* [What you will do]:
All of the data is to be written out again exactly, without the pictures.

* [Information shown]:
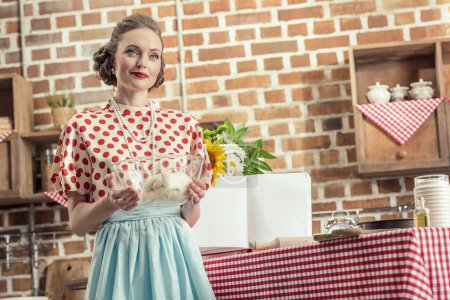 beautiful adult housewife holding bowl of dough and looking away at kitchen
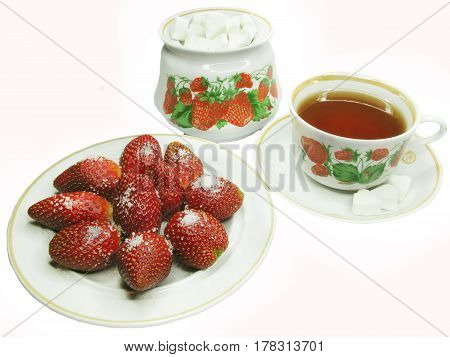 tea with stawberry and sugar on the plate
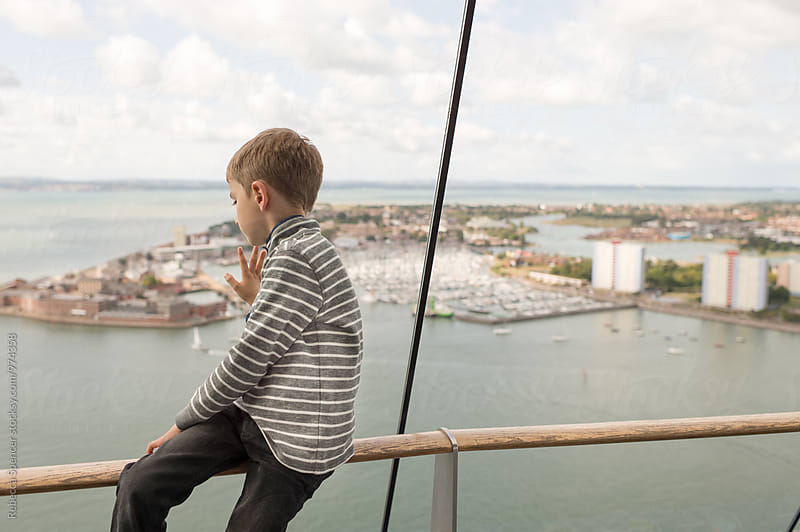 Boy watches the harbour below through a glass observation platform window by Rebecca Spencer for Stocksy United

* [Response to this task]:
 beautiful adult housewife holding bowl of dough and looking away at kitchen
 tea with stawberry and sugar on the plate
 Boy watches the harbour below through a glass observation platform window by Rebecca Spencer for Stocksy United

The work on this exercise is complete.